Application for digital wholesale bank licences would be open to all companies, but applicants also would need to meet the same eligibility criteria as digital full banks. In addition, digital wholesale bank licensees must be locally incorporated and submit a viable exit plan during the application stage. They also would need a minimum paid-up capital of S$100 million.

Announcing the move Friday, MAS Chairman and Singapore's Senior Minister Tharman Shanmugaratnam said: "The new digital bank licences mark the next chapter in Singapore's banking liberalisation journey. They will ensure that Singapore's banking sector continues to be resilient, competitive, and vibrant."

He noted that MAS in 1999 had embarked on a journey to open up the country's financial sector, including banking, securities, and insurance, and now was ready to welcome the entry of digital banks in its next phrase of market liberalisation. Tharman said. "This new phase of banking liberalisation will add diversity and help strengthen the resilience of our banking system in a new digital era in finance."

He explained that digital full bank licenses were restricted to two so as "not to fragment Singapore's small domestic retail banking market" and keeping these local would help main a strong local core in the country's banking system. With regards to the digital wholesale licenses, he added that MAS would review whether to issue more of such licenses in future. 

He further noted that safeguards would be put in place to protect depositors, mitigate the risk of untested business models, and minimise costs to the financial system in the event of a failure. At the same time, the goal was to ensure digital banks were able to compete with incumbents on a level playing field.

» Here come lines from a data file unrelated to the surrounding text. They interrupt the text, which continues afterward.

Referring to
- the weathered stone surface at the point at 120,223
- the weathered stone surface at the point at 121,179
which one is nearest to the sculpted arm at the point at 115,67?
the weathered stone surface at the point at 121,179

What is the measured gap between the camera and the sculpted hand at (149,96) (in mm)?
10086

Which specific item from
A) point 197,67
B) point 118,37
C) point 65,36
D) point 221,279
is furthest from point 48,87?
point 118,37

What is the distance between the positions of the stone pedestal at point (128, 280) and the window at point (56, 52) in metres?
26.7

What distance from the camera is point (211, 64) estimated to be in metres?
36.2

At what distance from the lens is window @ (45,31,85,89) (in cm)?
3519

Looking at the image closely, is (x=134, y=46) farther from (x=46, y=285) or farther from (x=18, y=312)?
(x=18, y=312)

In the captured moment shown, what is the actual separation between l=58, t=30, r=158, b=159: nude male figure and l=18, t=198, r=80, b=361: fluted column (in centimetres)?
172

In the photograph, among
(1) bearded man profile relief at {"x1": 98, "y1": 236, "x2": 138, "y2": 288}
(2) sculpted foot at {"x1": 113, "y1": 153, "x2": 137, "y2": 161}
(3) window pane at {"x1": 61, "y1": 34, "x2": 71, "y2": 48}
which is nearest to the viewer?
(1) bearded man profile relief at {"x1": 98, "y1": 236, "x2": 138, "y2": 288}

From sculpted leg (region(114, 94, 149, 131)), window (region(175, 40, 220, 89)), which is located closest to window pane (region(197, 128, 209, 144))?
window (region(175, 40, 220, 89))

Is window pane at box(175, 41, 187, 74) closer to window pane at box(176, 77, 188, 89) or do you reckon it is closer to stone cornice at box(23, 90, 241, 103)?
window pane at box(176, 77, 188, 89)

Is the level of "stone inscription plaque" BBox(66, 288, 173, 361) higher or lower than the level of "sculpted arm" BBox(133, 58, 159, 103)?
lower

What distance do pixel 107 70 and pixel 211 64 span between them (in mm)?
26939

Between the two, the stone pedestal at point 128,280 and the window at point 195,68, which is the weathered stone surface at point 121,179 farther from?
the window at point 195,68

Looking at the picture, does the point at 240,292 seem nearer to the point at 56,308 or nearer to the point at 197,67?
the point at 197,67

Tharman said: "In time, successful digital banks in Singapore can also complement the local banks in anchoring domestic financial stability."

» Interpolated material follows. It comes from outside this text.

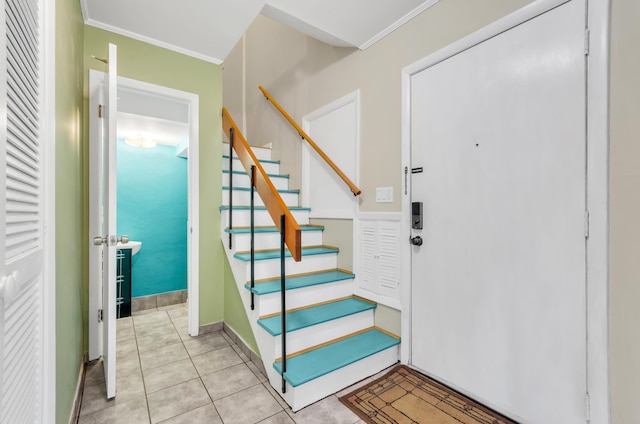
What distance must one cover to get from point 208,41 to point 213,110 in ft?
1.82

MAS said it would invite applications in August 2019 and provide more details on eligibility and admission criteria then.

Earlier this week, the regulator said it was in discussions with Facebook regarding the social media's recently-launched cryptocurrency, Libra, to assess how the platform functioned including its security and operations. Digital tokens or cryptocurrencies are permitted in Singapore, but are regulated if they involve products governed under the country's Securities and Futures Act. MAS in the past year had repeatedly cautioned the public to understand the risks before investing in cryptocurrencies, stressing that these were not recognised as legal tender and functioned in an unregulated environment.